Pairwise Align Codons
Global codon-level alignment of two coding DNA sequences

Raw sequence or FASTA format. Length must be divisible by 3. Input limit: 6,000,000 characters.

Raw sequence or FASTA format. Length must be divisible by 3. Input limit: 6,000,000 characters.

Use the following parameters to specify how alignments are scored.

💡 Quick Summary

Pairwise Align Codons accepts two coding sequences and determines the optimal global alignment. The scoring matrix used to calculate the alignment is described in Schneider et al. (2005). Use Pairwise Align Codons to look for conserved coding sequence regions. Only the bases A, C, G, T and U are used in the alignment.

📋 How to Use
  1. Paste the first coding DNA sequence (raw or FASTA) into Sequence One. Input limit is 6,000,000 characters.
  2. Paste the second coding DNA sequence (raw or FASTA) into Sequence Two. Input limit is 6,000,000 characters.
  3. Both sequences must contain only A, C, G, T (or U) bases and must be divisible by 3.
  4. Set the Value for gaps preceding a sequence, Value for internal gaps, and Value for gaps following a sequence. Positive display values add to the score; negative display values subtract from it.
  5. Click Submit. The aligned sequences are shown in FASTA format with the alignment score.
  6. Click Load Example to align the two sample coding sequences from the original SMS.
  7. Use the Copy button to copy the output to your clipboard.
🧮 Formulas & Logic
Alignment algorithm
Hirschberg divide-and-conquer (linear space, O(n) memory) with Needleman–Wunsch DP for sub-problems
Scoring matrix
64×64 codon substitution matrix from Schneider et al. (2005)
Gap penalty
Select value is added directly to the running score — positive display = reward, negative display = penalty
📊 Result Interpretation
Aligned output

Each codon in the output is 3 characters; gaps are represented as ".--" (codon-width placeholder)

Alignment score

Sum of codon substitution scores plus gap values; higher is better

Seq 1 codons

Number of codons (triplets) in the first input sequence

Seq 2 codons

Number of codons (triplets) in the second input sequence

🔬 Applications
  • Comparing orthologous coding sequences across species at the codon level
  • Identifying conserved and divergent codons between two homologous genes
  • Aligning two CDS variants before performing dN/dS (Ka/Ks) analysis
  • Finding conserved coding sequence regions between distantly related organisms
⚠️ Common Mistakes & Warnings
Sequences must be in-frame coding DNA

Both sequences must be divisible by 3. Non-A/C/G/T/U characters are removed before alignment.

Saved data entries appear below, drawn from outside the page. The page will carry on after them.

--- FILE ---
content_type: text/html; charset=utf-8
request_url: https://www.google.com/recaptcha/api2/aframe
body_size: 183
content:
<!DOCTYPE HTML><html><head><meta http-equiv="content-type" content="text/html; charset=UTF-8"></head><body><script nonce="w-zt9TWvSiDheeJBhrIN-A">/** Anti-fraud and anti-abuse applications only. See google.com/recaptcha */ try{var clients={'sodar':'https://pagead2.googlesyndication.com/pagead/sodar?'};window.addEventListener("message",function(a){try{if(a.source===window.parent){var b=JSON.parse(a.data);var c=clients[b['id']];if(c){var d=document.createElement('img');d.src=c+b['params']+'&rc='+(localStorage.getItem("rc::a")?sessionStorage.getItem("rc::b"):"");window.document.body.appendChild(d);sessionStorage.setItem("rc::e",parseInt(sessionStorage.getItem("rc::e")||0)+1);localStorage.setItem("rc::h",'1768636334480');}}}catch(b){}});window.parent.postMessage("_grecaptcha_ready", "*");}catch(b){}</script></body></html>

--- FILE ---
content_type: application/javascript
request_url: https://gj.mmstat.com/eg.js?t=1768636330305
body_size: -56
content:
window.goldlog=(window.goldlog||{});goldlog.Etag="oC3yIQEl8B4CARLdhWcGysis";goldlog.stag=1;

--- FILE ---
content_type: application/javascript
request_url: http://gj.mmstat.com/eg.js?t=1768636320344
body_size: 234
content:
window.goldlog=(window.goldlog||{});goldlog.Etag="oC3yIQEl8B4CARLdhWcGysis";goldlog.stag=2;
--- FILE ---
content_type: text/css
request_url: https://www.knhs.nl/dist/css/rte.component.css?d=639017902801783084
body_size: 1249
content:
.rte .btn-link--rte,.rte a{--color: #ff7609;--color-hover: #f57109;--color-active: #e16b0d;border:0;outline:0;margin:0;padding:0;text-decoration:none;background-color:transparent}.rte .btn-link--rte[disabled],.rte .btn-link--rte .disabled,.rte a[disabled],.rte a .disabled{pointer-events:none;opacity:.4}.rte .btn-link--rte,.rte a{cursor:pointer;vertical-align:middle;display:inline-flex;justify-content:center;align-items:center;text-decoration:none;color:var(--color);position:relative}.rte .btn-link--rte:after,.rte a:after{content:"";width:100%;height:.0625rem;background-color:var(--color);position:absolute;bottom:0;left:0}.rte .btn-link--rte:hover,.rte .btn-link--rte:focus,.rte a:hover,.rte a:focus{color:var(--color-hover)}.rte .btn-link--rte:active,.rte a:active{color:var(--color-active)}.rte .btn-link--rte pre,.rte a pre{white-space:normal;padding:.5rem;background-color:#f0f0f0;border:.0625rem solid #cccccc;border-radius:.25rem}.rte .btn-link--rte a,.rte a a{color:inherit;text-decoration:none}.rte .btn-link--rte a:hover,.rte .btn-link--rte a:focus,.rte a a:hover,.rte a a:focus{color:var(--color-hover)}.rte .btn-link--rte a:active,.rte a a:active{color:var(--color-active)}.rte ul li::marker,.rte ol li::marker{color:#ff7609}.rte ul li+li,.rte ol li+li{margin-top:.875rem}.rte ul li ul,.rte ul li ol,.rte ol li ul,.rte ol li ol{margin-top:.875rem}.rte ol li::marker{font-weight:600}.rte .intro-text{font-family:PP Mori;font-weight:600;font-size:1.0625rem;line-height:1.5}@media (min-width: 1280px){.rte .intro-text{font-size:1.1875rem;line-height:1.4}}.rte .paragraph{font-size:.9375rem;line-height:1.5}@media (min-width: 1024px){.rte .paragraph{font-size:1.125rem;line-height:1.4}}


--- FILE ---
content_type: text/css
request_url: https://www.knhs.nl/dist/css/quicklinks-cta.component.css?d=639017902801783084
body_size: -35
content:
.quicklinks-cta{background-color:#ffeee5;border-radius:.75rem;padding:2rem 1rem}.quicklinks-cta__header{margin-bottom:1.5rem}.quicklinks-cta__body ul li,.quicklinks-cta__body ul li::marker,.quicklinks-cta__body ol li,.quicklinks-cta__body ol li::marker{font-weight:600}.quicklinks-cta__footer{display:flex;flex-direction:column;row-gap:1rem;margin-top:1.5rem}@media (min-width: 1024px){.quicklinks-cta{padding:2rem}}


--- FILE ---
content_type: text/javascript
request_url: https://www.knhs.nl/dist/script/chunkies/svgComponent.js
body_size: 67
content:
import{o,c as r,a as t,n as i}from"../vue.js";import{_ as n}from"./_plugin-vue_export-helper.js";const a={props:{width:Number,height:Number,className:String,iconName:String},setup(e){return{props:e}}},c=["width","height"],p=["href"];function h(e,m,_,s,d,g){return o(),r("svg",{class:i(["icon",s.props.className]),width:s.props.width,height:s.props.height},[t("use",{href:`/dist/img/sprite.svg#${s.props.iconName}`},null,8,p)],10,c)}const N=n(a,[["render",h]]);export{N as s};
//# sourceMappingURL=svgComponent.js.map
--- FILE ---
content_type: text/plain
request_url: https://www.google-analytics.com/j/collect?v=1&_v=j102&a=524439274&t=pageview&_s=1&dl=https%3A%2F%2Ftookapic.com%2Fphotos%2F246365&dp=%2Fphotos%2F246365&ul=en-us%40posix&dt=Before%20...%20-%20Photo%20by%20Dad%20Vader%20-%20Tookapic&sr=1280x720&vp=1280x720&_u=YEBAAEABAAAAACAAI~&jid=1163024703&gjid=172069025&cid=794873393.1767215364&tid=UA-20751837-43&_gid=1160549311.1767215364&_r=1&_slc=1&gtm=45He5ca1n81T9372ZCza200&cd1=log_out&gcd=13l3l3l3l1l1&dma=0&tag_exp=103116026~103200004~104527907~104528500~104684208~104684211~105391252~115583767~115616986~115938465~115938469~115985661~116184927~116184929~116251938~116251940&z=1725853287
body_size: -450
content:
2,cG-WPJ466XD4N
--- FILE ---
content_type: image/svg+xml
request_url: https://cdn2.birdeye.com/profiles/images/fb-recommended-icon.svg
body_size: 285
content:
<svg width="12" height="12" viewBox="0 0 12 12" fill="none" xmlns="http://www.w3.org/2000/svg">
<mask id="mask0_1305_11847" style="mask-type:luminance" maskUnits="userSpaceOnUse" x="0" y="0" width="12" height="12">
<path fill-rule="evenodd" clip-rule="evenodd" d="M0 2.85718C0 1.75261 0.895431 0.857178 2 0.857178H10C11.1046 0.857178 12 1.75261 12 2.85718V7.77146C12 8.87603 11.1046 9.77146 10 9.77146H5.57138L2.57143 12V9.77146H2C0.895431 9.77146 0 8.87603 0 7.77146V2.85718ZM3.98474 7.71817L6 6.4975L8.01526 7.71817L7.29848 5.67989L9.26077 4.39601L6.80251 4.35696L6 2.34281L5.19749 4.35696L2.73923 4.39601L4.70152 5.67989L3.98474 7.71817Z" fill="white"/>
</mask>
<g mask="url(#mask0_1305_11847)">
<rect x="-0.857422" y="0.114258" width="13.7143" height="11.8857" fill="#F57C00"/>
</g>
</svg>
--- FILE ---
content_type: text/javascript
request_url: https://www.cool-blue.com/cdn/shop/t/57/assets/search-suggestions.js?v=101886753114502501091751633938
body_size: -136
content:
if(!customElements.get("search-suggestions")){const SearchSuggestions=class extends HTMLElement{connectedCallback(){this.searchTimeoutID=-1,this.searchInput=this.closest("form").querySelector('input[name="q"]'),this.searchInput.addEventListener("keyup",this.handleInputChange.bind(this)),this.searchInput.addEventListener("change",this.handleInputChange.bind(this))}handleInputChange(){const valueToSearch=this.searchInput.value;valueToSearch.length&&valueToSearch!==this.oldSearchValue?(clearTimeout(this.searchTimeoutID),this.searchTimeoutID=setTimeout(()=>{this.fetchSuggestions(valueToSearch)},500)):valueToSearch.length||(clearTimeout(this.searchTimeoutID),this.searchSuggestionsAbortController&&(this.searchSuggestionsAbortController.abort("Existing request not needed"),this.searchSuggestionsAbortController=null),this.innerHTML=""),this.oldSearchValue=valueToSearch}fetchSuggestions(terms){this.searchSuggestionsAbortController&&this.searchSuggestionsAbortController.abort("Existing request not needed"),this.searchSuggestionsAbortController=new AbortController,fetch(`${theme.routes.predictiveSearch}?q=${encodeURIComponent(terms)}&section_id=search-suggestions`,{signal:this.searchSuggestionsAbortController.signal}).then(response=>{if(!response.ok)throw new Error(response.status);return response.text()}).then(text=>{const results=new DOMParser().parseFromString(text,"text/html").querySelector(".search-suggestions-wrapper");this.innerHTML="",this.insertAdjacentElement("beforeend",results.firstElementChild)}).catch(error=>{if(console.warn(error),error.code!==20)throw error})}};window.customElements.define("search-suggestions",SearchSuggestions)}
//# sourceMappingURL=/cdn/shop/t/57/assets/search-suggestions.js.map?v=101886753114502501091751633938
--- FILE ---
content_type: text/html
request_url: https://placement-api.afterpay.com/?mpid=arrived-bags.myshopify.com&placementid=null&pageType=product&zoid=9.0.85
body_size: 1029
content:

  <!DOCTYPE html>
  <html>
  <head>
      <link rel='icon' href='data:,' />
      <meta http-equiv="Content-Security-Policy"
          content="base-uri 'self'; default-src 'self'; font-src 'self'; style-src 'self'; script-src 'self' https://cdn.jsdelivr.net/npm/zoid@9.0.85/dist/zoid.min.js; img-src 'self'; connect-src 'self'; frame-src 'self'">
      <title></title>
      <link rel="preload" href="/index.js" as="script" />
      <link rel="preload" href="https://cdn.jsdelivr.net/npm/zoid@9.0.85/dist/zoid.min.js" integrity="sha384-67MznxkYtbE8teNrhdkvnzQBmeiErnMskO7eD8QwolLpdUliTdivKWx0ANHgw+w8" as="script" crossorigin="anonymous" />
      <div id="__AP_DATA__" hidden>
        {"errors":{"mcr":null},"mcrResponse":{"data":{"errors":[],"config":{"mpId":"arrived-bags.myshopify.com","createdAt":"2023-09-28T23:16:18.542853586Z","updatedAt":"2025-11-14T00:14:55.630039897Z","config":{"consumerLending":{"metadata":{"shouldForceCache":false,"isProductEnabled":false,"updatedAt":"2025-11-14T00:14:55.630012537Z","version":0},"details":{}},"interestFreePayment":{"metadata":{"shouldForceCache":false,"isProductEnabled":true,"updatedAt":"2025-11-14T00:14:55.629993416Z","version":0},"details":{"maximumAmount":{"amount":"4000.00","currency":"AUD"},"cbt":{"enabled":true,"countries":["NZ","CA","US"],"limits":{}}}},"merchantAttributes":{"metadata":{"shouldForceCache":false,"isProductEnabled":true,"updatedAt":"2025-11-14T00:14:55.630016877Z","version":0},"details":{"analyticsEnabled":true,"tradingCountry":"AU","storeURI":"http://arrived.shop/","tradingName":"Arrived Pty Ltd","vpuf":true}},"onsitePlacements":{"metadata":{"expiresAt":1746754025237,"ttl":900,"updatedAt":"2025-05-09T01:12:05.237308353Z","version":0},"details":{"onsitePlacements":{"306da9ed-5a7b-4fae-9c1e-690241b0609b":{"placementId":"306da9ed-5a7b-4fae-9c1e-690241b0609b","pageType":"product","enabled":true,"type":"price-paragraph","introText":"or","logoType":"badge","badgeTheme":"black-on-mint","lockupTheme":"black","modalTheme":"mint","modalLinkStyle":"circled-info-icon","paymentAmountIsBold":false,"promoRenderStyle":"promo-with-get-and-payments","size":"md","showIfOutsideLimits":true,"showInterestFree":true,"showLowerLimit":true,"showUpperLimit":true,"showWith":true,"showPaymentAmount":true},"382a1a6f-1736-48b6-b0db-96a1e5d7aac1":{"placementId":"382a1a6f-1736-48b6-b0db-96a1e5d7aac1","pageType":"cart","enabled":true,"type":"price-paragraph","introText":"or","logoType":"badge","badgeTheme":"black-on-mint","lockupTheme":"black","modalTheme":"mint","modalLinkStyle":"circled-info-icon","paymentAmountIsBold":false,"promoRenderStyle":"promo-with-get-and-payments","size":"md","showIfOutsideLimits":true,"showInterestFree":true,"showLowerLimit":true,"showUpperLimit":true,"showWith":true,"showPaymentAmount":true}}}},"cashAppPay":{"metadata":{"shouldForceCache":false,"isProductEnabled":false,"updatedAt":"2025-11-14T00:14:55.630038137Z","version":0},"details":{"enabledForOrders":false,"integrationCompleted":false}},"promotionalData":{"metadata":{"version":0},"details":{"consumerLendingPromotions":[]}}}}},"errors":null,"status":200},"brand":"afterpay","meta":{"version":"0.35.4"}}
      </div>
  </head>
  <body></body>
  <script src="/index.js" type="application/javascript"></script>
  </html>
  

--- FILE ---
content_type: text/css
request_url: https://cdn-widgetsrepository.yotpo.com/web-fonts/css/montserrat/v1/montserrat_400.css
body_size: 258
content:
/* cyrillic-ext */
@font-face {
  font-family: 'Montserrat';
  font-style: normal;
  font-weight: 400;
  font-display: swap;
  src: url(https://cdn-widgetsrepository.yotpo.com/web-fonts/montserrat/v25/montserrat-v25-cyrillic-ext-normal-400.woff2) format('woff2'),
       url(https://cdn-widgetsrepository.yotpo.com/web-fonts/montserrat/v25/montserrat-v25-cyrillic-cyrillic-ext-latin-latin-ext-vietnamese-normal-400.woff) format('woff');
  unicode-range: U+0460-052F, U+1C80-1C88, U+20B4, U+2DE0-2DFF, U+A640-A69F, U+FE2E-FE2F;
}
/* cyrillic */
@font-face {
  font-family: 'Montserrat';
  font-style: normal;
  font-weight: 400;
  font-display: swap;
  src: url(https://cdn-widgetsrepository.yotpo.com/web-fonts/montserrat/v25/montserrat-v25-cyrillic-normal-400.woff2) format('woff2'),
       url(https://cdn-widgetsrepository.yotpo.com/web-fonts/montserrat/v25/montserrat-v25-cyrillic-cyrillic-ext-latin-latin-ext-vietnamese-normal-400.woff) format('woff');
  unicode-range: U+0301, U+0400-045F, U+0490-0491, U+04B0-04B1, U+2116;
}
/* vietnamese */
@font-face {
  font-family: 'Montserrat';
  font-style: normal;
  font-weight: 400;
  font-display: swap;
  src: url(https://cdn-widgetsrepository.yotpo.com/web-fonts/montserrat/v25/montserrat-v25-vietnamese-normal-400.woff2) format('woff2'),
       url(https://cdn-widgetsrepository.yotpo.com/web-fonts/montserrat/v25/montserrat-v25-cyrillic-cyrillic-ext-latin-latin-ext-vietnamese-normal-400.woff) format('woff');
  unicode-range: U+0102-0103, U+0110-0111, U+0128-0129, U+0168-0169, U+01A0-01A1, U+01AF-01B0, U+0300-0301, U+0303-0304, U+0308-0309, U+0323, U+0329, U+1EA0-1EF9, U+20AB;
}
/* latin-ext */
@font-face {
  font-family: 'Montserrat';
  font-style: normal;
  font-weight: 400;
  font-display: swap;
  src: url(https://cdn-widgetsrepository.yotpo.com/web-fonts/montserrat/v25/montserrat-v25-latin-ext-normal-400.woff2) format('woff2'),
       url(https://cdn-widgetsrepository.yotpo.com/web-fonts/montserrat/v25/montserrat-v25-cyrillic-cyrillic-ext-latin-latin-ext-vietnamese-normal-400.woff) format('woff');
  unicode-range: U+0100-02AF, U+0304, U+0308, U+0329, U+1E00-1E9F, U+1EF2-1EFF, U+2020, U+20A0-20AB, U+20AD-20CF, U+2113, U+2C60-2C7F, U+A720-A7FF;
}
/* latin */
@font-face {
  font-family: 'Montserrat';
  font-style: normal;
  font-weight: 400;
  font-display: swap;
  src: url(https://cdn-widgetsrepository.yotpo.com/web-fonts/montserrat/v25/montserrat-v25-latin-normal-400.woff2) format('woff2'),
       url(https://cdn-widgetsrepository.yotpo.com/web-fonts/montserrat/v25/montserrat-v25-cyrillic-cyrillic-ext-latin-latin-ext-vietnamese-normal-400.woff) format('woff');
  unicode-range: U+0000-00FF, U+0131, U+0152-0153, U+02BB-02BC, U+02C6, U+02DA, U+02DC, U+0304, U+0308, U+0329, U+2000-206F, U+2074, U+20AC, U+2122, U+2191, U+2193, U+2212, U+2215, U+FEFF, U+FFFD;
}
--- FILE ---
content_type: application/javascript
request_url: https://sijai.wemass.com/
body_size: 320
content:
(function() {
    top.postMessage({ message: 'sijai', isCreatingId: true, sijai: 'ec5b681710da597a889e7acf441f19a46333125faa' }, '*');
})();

Long sequences may be slow

The Hirschberg algorithm is O(nm) time but O(n) space. Very long sequences may take several seconds in the browser.

Gap values are per codon, not per nucleotide

Each gap unit represents one missing codon (3 nucleotides). A display value of -2 means 2 points are subtracted per gap codon.

❓ Frequently Asked Questions

What does ".--" mean in the output?
".--" is the codon-width gap placeholder — it occupies the same 3-character width as a real codon so the alignment columns line up.
What gap values should I use?
The SMS defaults are: gaps preceding = 0 (free), internal gaps = -2 (penalty of 2), gaps following = 0 (free). This allows one sequence to extend beyond the other without penalty.
What is the Schneider et al. (2005) codon matrix?
A 64×64 substitution matrix scoring every codon pair based on observed codon usage frequencies. Synonymous substitutions typically score higher than non-synonymous ones; stop codons receive large negative scores.